Endothelial Desert Hedgehog and ectopic Sonic Hedgehog act antagonistically to regulate blood vessel integrity and angiogenesis

Abstract

Sonic Hedgehog (Shh), when administered as recombinant protein or via gene therapy was shown to be proangiogenic. However, studies performed in mice deficient for Hedgehog (Hh) signaling pathway elements have revealed that, on the contrary, endogenous Hh signaling is necessary for endothelium integrity and limits angiogenesis, suggesting that Hh ligands may have antagonistic effects. Notably, we recently demonstrated that endothelium integrity depends on endothelial cell (EC)-derived Desert Hedgehog (Dhh). We wish to clarify mechanisms underlying regulation of angiogenesis and vascular barrier integrity by Hh ligands. First we confirmed that Shh recombinant protein induces angiogenesis in the mouse corneal angiogenesis model.

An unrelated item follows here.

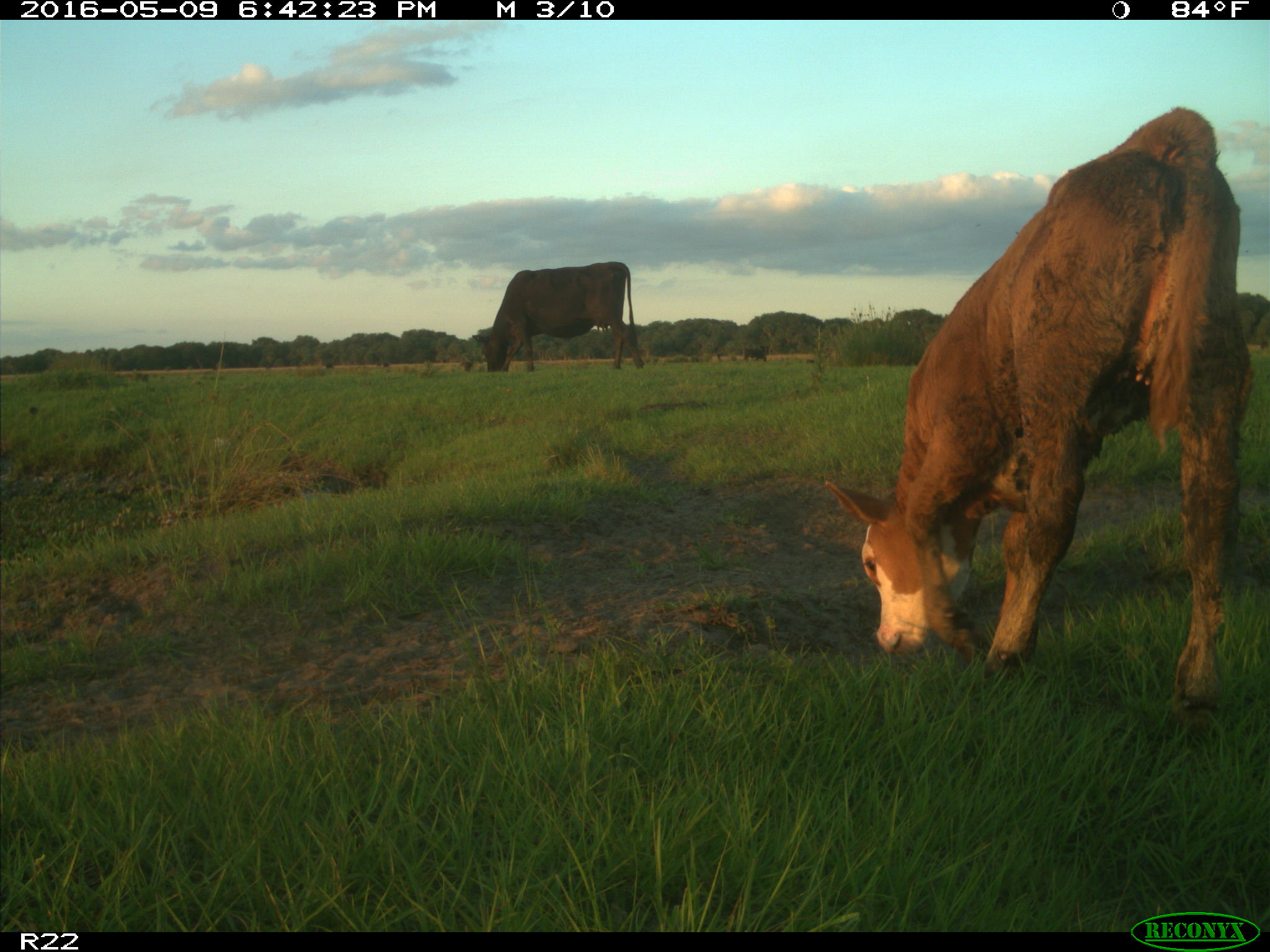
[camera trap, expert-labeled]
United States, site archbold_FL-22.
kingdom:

Then, we investigated the role of EC-derived Dhh in the same model, and found that, unexpectedly, VEGFA-induced angiogenesis was significantly increased in the absence of EC-derived Dhh suggesting that endogenous Dhh is anti-angiogenic. Besides, we administered Shh-encoding lentiviruses in the brain of WT mice and found that ectopic Shh, on the contrary to EC-derived Dhh disrupts blood brain barrier integrity, demonstrating, once again, that EC-derived Dhh and ectopic Shh have antagonistic effects. We then performed in vitro experiments in cultured ECs and confirmed that both treatment of ECs by Shh recombinant protein and Dhh KD in ECs disrupt intercellular junction integrity and promote EC migration. Notably, Smoothened inhibition recapitulates the phenotype of Dhh deficiency both in vivo and in vitro suggesting that Dhh autocrinally activates Hh signaling in ECs while ectopic Shh inhibits it. Finally, we performed immunoprecipitation assays and found that Dhh binding to Patched-1 is decreased in the presence of Shh. Altogether these results suggest for the first time that Shh, when administered ectopically may counteract Dhh-induced blood vessel integrity and quiescence.